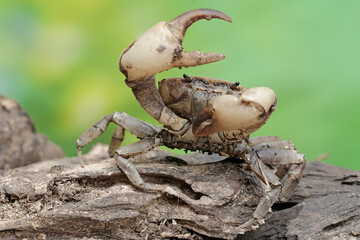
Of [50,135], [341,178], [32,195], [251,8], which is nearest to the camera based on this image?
[32,195]

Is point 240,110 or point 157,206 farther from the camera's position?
point 157,206

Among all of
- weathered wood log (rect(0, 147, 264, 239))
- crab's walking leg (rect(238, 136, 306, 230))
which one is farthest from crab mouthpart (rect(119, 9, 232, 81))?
crab's walking leg (rect(238, 136, 306, 230))

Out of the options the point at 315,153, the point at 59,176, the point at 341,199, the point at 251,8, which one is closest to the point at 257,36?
the point at 251,8

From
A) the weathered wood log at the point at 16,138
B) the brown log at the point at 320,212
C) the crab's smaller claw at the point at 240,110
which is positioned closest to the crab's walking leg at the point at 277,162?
the brown log at the point at 320,212

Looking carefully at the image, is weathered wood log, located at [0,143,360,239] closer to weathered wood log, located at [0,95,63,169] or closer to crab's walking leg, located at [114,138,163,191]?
crab's walking leg, located at [114,138,163,191]

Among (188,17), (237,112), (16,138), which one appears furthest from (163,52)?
(16,138)

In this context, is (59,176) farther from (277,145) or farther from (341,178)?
(341,178)

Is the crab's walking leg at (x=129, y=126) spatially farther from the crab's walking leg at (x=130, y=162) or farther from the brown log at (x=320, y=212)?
the brown log at (x=320, y=212)

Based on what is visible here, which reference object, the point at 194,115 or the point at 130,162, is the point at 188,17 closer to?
the point at 194,115
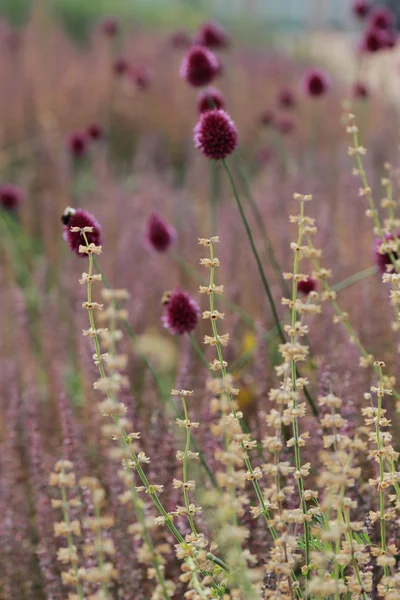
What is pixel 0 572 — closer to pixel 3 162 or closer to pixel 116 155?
pixel 3 162

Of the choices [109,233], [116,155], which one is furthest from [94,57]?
[109,233]

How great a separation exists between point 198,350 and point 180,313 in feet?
0.25

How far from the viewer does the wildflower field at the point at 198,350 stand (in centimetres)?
87

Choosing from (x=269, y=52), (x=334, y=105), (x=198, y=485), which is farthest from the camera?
(x=269, y=52)

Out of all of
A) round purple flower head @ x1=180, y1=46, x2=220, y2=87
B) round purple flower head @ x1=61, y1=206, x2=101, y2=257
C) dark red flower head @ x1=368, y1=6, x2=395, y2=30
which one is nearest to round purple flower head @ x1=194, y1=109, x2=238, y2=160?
round purple flower head @ x1=61, y1=206, x2=101, y2=257

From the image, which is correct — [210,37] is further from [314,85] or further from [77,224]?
[77,224]

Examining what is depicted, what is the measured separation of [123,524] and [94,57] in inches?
252

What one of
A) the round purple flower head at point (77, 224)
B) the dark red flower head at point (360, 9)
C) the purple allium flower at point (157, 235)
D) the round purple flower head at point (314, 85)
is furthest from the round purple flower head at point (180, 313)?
the dark red flower head at point (360, 9)

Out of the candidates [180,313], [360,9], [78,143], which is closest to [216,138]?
[180,313]

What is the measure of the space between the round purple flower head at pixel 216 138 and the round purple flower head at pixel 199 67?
46cm

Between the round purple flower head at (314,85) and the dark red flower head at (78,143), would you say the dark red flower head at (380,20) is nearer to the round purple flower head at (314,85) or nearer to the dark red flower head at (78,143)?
the round purple flower head at (314,85)

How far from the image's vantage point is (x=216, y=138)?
4.88 ft

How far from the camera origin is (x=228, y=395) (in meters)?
0.91

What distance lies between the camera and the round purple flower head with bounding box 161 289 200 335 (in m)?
1.41
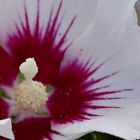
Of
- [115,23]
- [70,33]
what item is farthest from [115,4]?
[70,33]

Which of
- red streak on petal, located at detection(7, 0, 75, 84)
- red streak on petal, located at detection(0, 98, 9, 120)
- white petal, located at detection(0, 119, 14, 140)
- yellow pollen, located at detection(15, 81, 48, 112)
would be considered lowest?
white petal, located at detection(0, 119, 14, 140)

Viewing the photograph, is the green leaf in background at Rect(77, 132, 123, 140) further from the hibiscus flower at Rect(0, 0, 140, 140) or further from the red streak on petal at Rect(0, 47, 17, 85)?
the red streak on petal at Rect(0, 47, 17, 85)

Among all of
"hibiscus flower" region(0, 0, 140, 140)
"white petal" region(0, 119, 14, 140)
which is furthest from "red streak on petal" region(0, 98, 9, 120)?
"white petal" region(0, 119, 14, 140)

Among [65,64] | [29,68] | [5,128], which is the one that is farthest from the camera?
[65,64]

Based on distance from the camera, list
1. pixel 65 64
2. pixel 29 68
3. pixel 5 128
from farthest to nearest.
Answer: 1. pixel 65 64
2. pixel 29 68
3. pixel 5 128

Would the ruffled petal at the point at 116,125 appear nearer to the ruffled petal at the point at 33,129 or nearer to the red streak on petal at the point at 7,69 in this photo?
the ruffled petal at the point at 33,129

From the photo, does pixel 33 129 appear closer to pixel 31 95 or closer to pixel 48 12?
pixel 31 95

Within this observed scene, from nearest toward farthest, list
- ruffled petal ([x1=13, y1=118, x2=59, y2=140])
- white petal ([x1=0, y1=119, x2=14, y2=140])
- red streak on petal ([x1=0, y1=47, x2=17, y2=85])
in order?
1. white petal ([x1=0, y1=119, x2=14, y2=140])
2. ruffled petal ([x1=13, y1=118, x2=59, y2=140])
3. red streak on petal ([x1=0, y1=47, x2=17, y2=85])

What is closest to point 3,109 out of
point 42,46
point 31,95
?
point 31,95

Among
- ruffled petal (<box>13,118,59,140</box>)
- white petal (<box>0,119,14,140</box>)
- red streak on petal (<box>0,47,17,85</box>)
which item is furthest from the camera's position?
red streak on petal (<box>0,47,17,85</box>)

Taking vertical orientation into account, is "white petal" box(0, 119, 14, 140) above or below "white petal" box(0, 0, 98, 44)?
below
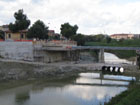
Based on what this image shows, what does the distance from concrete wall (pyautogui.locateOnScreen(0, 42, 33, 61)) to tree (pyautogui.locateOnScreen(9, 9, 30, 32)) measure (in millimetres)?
11546

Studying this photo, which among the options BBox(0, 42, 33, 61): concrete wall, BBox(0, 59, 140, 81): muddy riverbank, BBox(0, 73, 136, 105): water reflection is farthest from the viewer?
BBox(0, 42, 33, 61): concrete wall

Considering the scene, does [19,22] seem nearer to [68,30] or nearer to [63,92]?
[68,30]

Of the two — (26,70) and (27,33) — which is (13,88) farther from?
(27,33)

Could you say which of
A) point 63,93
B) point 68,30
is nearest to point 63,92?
point 63,93

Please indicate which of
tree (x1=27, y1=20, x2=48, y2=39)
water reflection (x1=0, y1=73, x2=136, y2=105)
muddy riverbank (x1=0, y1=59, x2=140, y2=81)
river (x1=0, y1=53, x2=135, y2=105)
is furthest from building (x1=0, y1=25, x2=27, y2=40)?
water reflection (x1=0, y1=73, x2=136, y2=105)

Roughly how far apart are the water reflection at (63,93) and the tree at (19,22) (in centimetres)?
2572

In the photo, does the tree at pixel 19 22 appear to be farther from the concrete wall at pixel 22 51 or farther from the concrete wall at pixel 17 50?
the concrete wall at pixel 17 50

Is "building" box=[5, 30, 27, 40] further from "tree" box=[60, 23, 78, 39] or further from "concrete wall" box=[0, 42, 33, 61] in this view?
"tree" box=[60, 23, 78, 39]

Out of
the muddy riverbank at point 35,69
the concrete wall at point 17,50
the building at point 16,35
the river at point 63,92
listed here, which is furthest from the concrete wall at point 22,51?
the building at point 16,35

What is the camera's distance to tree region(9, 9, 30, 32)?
2217 inches

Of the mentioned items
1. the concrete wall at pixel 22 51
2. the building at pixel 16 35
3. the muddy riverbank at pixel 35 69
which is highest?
the building at pixel 16 35

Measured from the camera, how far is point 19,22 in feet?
184

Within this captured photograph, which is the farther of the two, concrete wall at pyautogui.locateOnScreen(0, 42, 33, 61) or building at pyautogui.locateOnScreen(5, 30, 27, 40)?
building at pyautogui.locateOnScreen(5, 30, 27, 40)

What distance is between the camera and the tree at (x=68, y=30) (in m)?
70.2
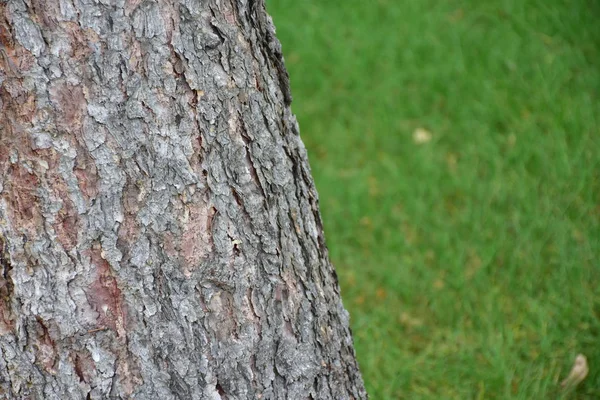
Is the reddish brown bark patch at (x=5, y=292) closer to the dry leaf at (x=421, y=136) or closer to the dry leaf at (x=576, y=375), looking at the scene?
the dry leaf at (x=576, y=375)

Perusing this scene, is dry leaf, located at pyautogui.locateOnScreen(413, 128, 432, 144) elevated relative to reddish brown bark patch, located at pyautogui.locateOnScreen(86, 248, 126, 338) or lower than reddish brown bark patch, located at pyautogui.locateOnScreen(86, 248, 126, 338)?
elevated

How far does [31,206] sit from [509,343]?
1.87 meters

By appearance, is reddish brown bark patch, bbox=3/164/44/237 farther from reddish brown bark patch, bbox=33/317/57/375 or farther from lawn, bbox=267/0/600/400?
lawn, bbox=267/0/600/400

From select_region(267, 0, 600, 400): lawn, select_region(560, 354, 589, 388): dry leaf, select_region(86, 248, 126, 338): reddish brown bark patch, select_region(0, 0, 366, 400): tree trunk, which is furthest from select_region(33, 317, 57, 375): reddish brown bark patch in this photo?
select_region(560, 354, 589, 388): dry leaf

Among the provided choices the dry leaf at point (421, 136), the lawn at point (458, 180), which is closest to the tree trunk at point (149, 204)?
the lawn at point (458, 180)

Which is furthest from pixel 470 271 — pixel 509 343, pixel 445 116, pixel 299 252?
pixel 299 252

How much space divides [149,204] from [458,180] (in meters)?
2.28

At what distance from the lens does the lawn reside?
2.59 meters

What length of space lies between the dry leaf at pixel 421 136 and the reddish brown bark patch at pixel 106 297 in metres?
2.54

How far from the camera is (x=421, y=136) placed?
369cm

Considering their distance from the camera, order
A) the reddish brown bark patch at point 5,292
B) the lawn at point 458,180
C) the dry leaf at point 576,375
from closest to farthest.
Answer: the reddish brown bark patch at point 5,292 → the dry leaf at point 576,375 → the lawn at point 458,180

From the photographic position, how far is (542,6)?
13.1ft

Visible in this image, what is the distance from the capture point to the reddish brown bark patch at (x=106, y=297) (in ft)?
4.57

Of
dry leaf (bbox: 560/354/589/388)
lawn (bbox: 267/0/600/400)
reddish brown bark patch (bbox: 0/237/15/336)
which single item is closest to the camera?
reddish brown bark patch (bbox: 0/237/15/336)
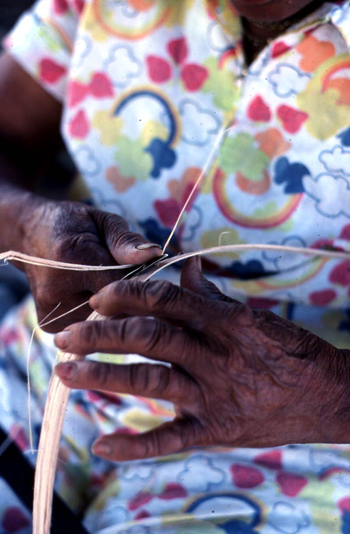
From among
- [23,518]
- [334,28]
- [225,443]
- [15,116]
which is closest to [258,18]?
[334,28]

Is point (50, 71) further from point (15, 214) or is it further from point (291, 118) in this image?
point (291, 118)

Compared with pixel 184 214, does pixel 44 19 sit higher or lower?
higher

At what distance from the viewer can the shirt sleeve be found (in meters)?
1.13

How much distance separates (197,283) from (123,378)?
0.60 feet

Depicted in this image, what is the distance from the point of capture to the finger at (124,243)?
707mm

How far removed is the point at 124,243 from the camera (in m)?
0.74

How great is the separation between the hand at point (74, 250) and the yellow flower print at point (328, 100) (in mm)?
363

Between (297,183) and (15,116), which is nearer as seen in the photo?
(297,183)

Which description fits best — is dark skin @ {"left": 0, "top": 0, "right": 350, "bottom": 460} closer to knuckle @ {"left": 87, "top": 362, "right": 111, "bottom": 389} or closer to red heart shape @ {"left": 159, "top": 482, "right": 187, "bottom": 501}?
knuckle @ {"left": 87, "top": 362, "right": 111, "bottom": 389}

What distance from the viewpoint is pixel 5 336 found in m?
1.20

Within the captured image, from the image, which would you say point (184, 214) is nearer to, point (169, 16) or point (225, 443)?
point (169, 16)

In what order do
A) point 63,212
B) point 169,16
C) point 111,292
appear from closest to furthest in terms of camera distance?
point 111,292, point 63,212, point 169,16

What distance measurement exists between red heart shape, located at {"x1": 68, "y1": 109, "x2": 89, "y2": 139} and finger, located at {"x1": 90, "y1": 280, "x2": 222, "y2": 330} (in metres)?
0.56

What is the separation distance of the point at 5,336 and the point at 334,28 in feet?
2.76
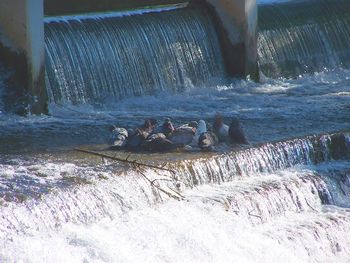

(What you are asked to do):
Pick out every line in the rows above that holds the word "hibiscus" and copy each one.

(Written response):
Viewing the photograph, is the green leaf in background at Rect(77, 132, 123, 140) further from the hibiscus flower at Rect(0, 0, 140, 140) or further from the red streak on petal at Rect(0, 47, 17, 85)?
"hibiscus flower" region(0, 0, 140, 140)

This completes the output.